Le Tribunal de commerce de Reims, dans un jugement du 13 janvier 2026, a prononcé la liquidation judiciaire d’une société exploitant un fonds de restauration. L’URSSAF, créancière, avait assigné la débitrice défaillante pour voir ouvrir une procédure collective. La question de droit portait sur la réunion des conditions légales de la liquidation judiciaire directe. Le tribunal a fait droit à la demande en constatant l’état de cessation des paiements et l’impossibilité manifeste d’un redressement.
I. L’état de cessation des paiements établi par le créancier
Le tribunal a constaté que la condition de la cessation des paiements était remplie sur la base des éléments fournis par l’organisme social. Il a relevé que « la créance invoquée par le demandeur est certaine, liquide et exigible » (Motifs). Cette appréciation se fonde sur le caractère incontestable de la créance de l’URSSAF.
La valeur de cette solution réside dans la reconnaissance de la légitimité de l’action du créancier public. Elle confirme que l’absence de contestation sérieuse sur le montant dû permet de caractériser l’exigibilité. La portée est d’ouvrir la voie à la procédure malgré la carence du débiteur.
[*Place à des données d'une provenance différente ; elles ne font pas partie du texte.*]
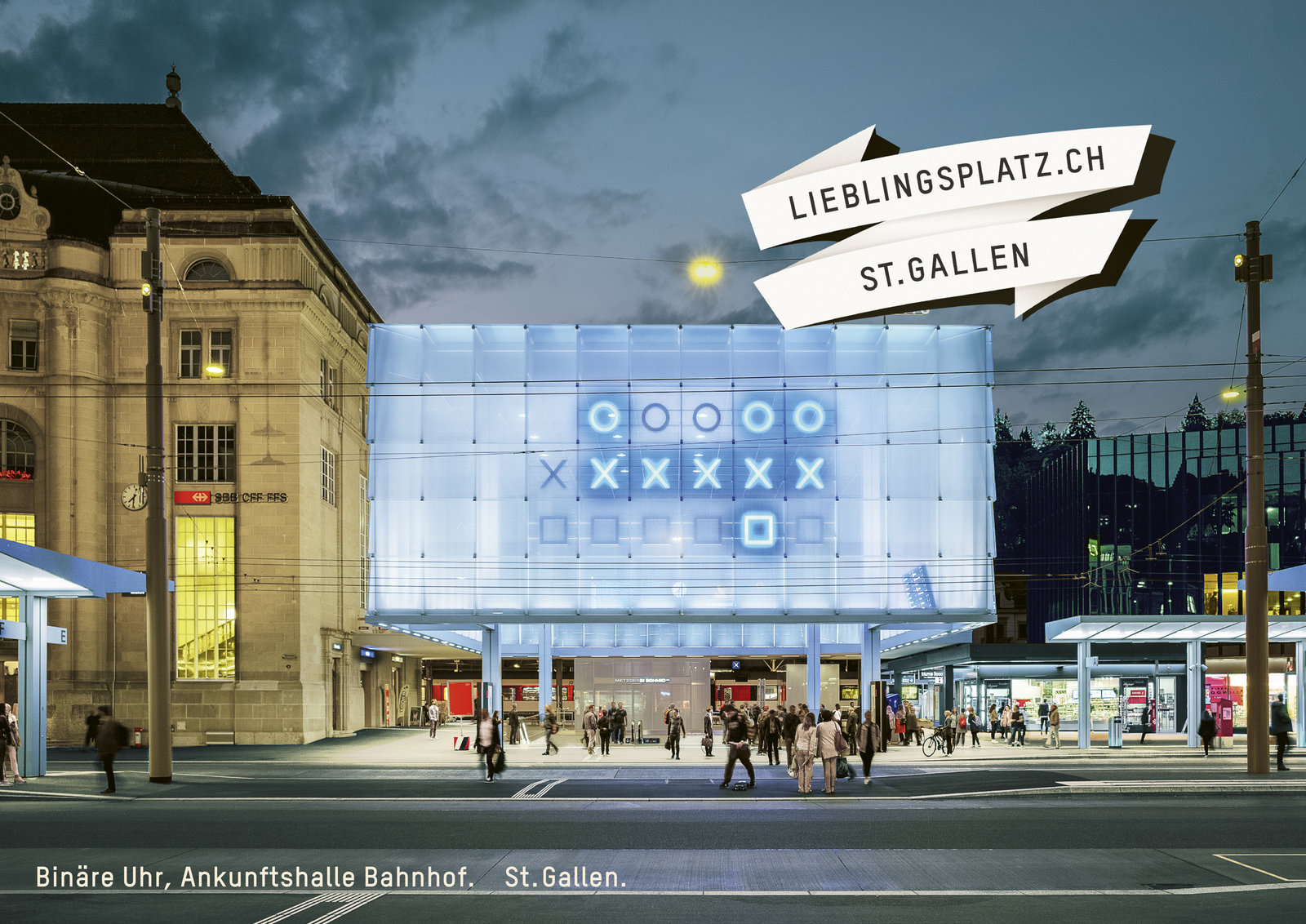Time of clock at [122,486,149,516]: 7:31
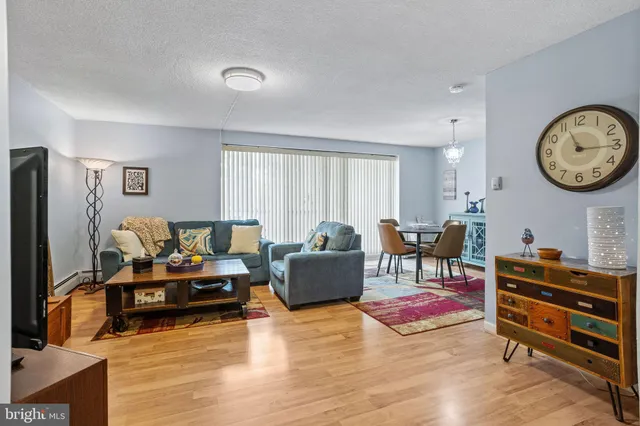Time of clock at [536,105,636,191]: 11:15
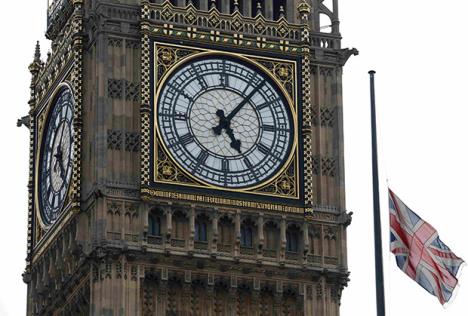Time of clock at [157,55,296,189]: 5:06
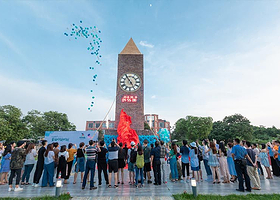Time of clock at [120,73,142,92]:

II. L’impossibilité manifeste de tout redressement
Le tribunal a prononcé la liquidation judiciaire directe en raison de l’absence totale de perspective de sauvetage. Il a constaté que « la société n’a plus d’activité » et que « le redressement est manifestement impossible » (Motifs). Cette double constatation écarte d’emblée l’ouverture d’une période d’observation.
La valeur de cette décision est de faire prévaloir la célérité et l’efficacité de la procédure. Elle applique strictement l’article L. 640-1 du code de commerce en ne maintenant pas une activité définitivement morte. Sa portée est de rappeler que l’absence d’activité commerciale justifie la liquidation sans phase de redressement.